Want to close handles on all open FSLogix profiles for users who are not online at midnight? Now possible!
Level setting is ensuring you don’t have any outliers. In ControlUp, it can be used in conjunction with the real-time triggers. The real-time triggers work by doing evaluations when state changes. But if resources are already in a target state then the real-time trigger won’t fire. An example of level-setting for the real-time triggers:
A cloud customer wants to shutdown unused machines after 5PM. In order to configure this with the real-time triggers we’d set a schedule to only active the trigger after 5PM and set a filter for the user sessions equals zero. The result of this configuration would be any machine that has the user session metric drop to zero after 5PM will shutdown. But what about machines that had zero user sessions as the clock ticked to 5PM? They would be left alone.

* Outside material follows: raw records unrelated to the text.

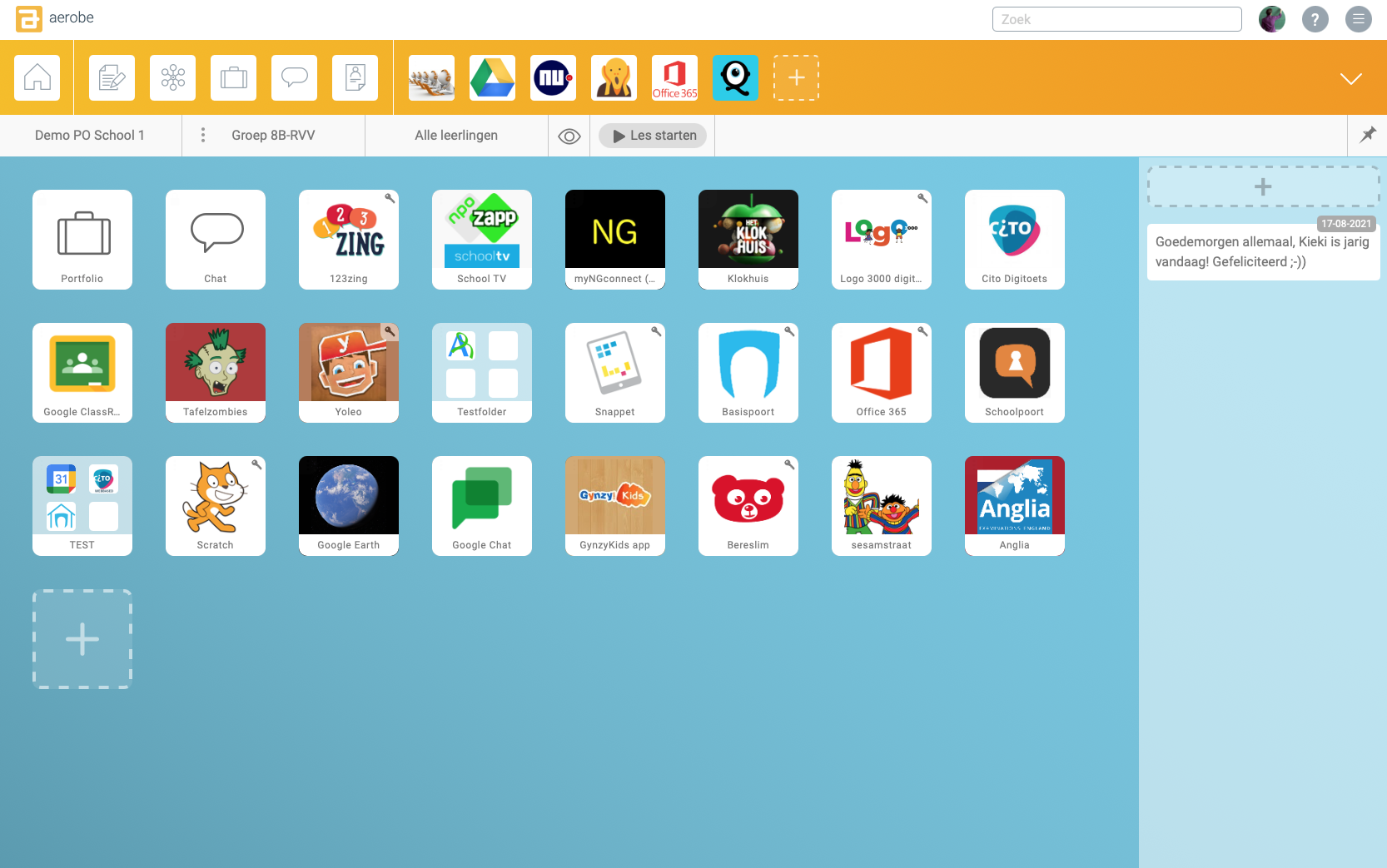 Aerobe screenshot modules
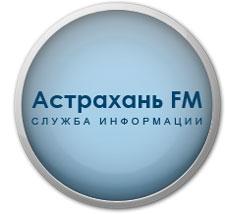 """""""Астрахань FM"""""""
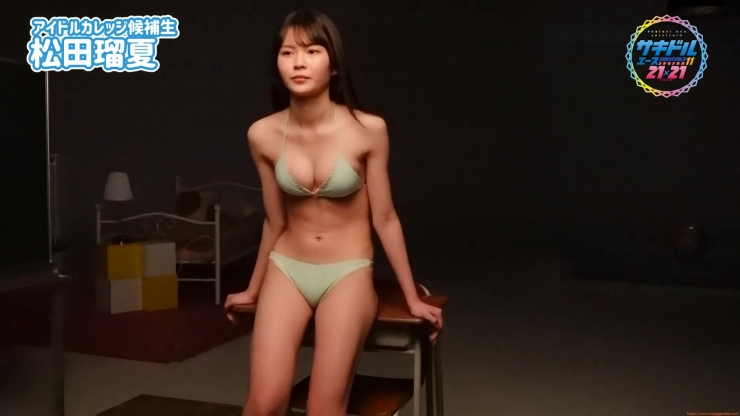 Runatsu Matsuda swimsuit gravure 17 years old is an idol026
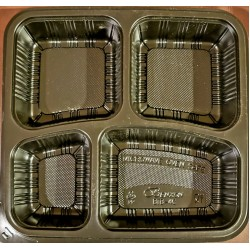 40 Oz. Four Compartment Food Container (300 Pcs) | BTB-4CN-BTM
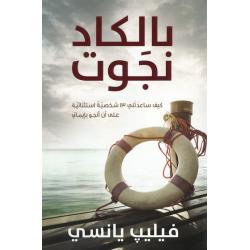 Arabisch, Boek, Soul Survivor, Philip Yancey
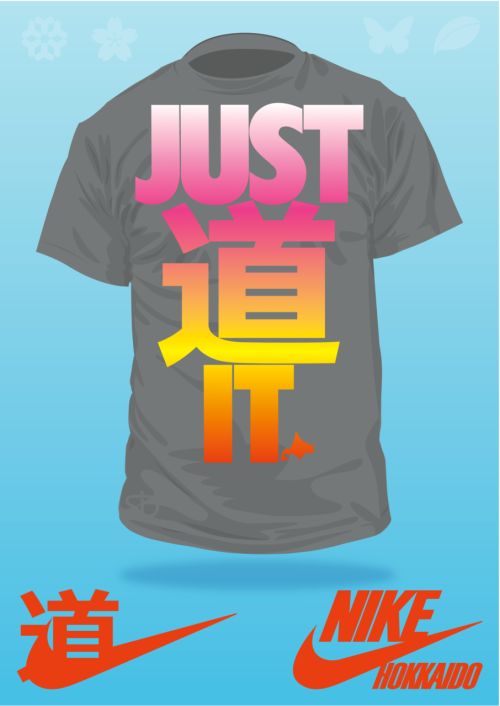 "My last post got me thinking. Why had no one done a ""Just 道 it."" t-shirt? (道 being pronounced Do as in Hokkaido) A thorough scouring of the googles only turned up one person on a kendo forum saying that it would be a good idea for a joke, but nothing seems to be in production. Since I had come to the idea organically and on my own (well as much as anything is on one's own, I have been watching the Everything is a Remix web shorts and now more than ever doubt that any idea is original) I I figured why not draw it up.  So here is the finished product. Perhaps a little gaudy, but I like some of the large retro-feeling gradient prints that Nike has don in the past. I chose this palette based on the seasons of Hokkaido. White for the snow of winter; pink for the blossoms of spring; yellow for the sun of summer; orange for the fiery hues of fall; it sounds quite soppy but I quite like the effect. I thought on a classic athletic grey shirt it all came together quite well. I then thought that if this was to go anywhere it needed a logo. I replaced the large curving stroke in ""DO"" with the ""swoosh"" and then did up a Nike Hokkaido all in English just for so it seemed like I had covered all of my bases. Only thing is who do you send this sort of stuff? Nike doesn't seem to have email addresses where you can just send ideas, and the Japan site is particularly hard to navigate. If I were the 1. A student and 2. A resident of the US I would enter the Future Sole Competition, but since I am not I am left with a dilemma. Do I send it to a random Nike address and hope the forward it to someone who cares? or do I keep it to myself?"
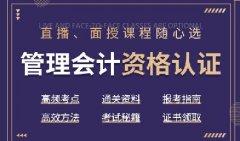 千赢国际老虎机官方网站管理千赢分析学习
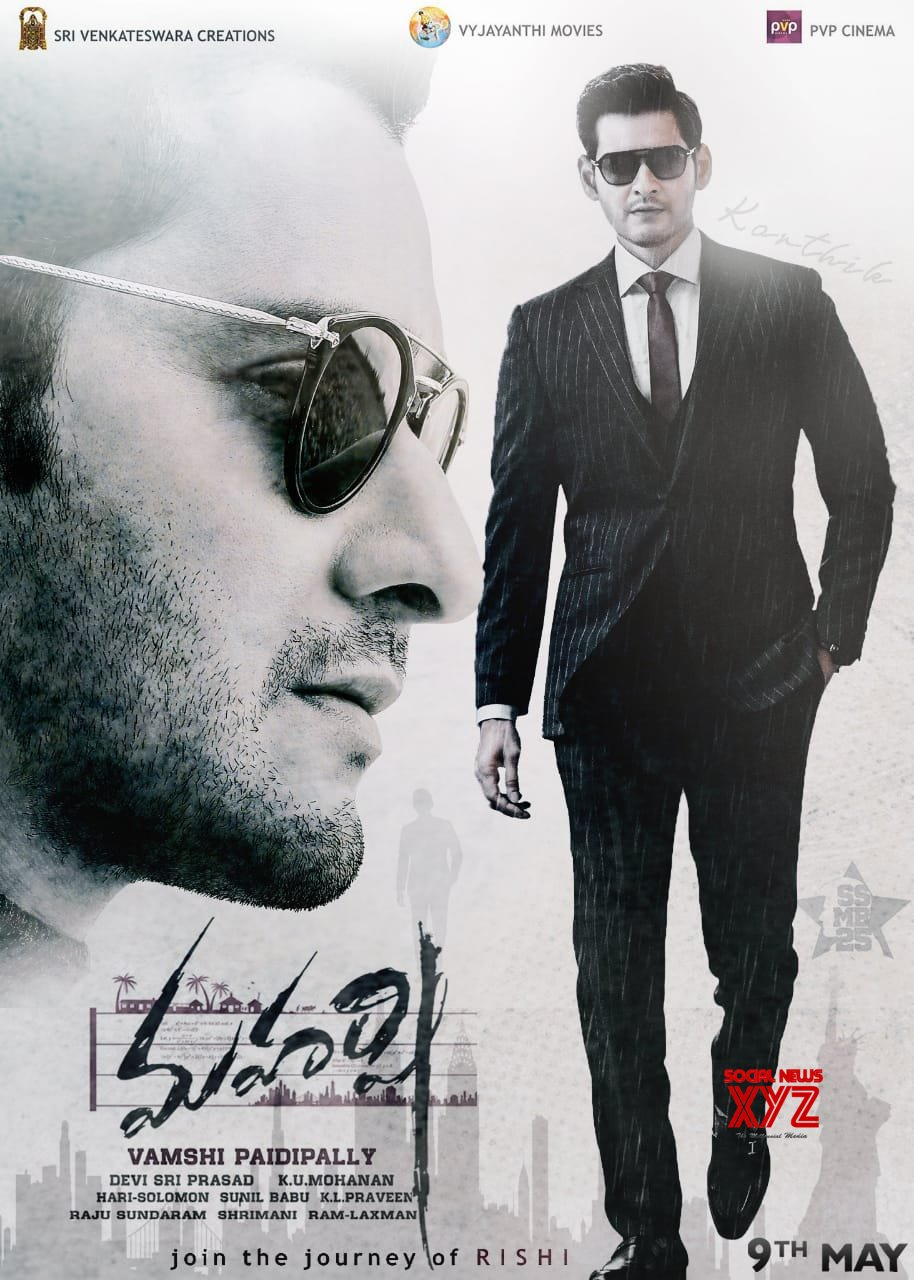 Maharshi Movie On May 9th Release Date Poster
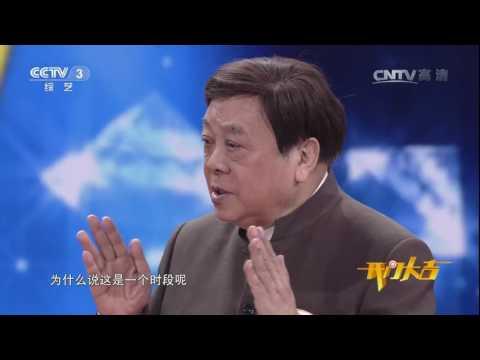 20170323 开门大吉 选手赵忠祥的精彩表现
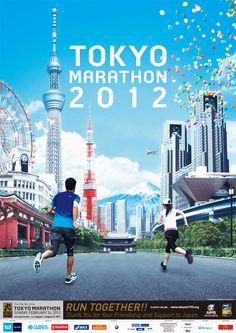 東京マラソン。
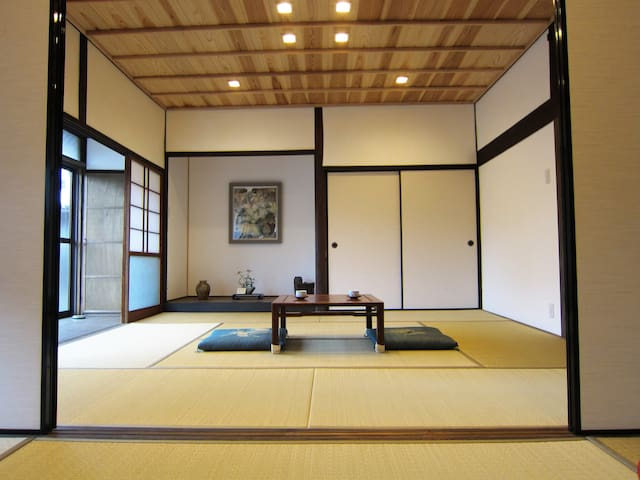 Amazing Traditional Japanese House - Kumamoto - Haus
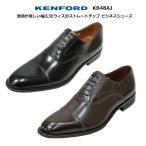 KENFORD ケンフォード 艶感が美しい幅広3Eウィズのストレートチップ ビジネスシューズ KB48AJ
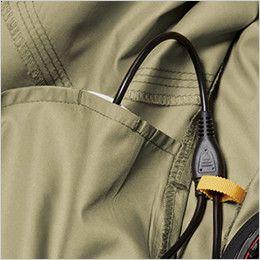 [在庫限り]AC1121SET バートル エアークラフトセット[空調服] ハーネス対応 長袖ブルゾン(男女兼用) ポリ100% コードホール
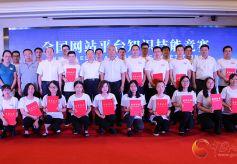 全国网站平台知识技能竞赛甘肃选拔赛收官
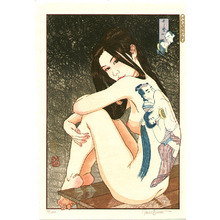 Paul Binnie: Tattoo Girl - Edo Sumi Hyakushoku - Artelino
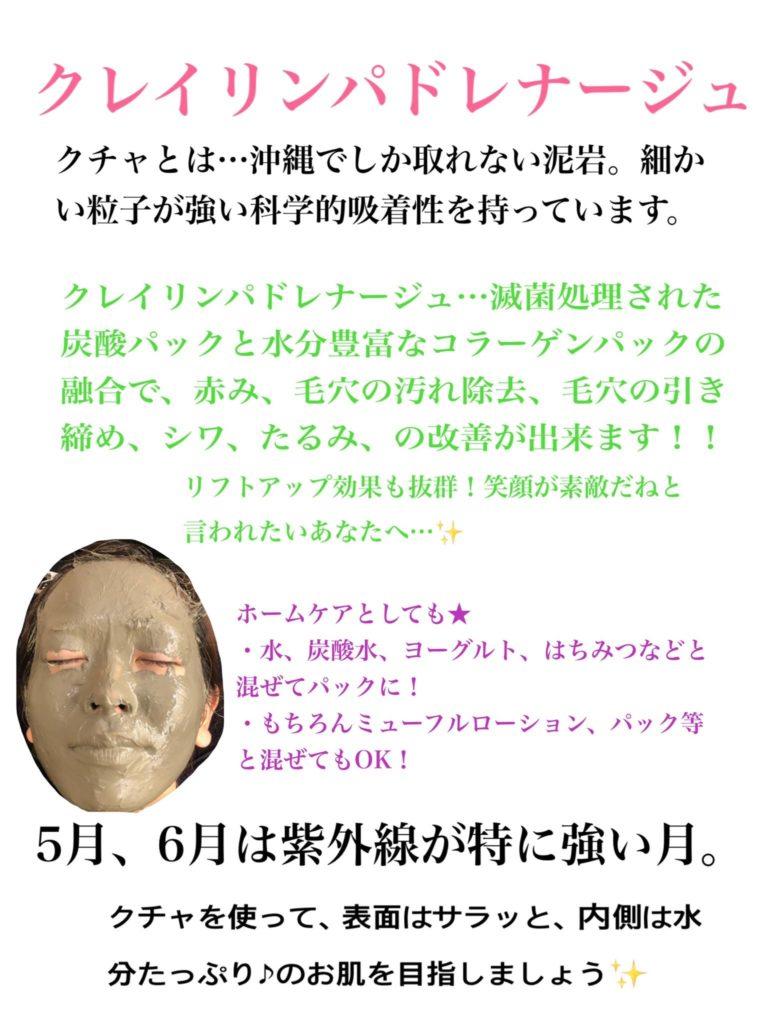 第596回 γ滅菌された沖縄産クチャ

With Scheduled Triggers, you can create a trigger that shuts down any machine with 0 user sessions at exactly 5PM. This now level-sets the environment by removing any anomalies (machines with zero users at 5PM) allowing the real-time trigger to operate against all other machine resources with user sessions greater than zero.
One of the biggest challenges of scheduled tasks is managing them.
Microsoft really only offers Group Policy as a way to centrally manage scheduled tasks. And there have been challenges!
In 2014 there was a big change in using Group Policy to distribute scheduled tasks—credentials for scheduled tasks were stored in XML files in the SYSVOL share. Since credentials stored this way could be easily reversed, Microsoft has removed this capability altogether.
ControlUp stores credentials securely and communicates with the ControlUp Agents using secured communication channels. With this, Scheduled Triggers can use credentials stored in ControlUp to run the tasks under specific user accounts.
In addition to how ControlUp manages credentials, the triggers window will be where you manage your scheduled triggers. They appear with a little scheduled triggers icon for easy identification.
Enabling and disabling Scheduled Triggers is a snap! Just click the check box to enable or disable them! Easy as pie.
Scheduled triggers help complete the automation story ControlUp brings to the table. By executing on a schedule, filtering to specific resources, and against multiple levels of objects—ControlUp can take your environment to the next level! From generating health reports, level setting, or taking actions against objects, ControlUp really can do it all.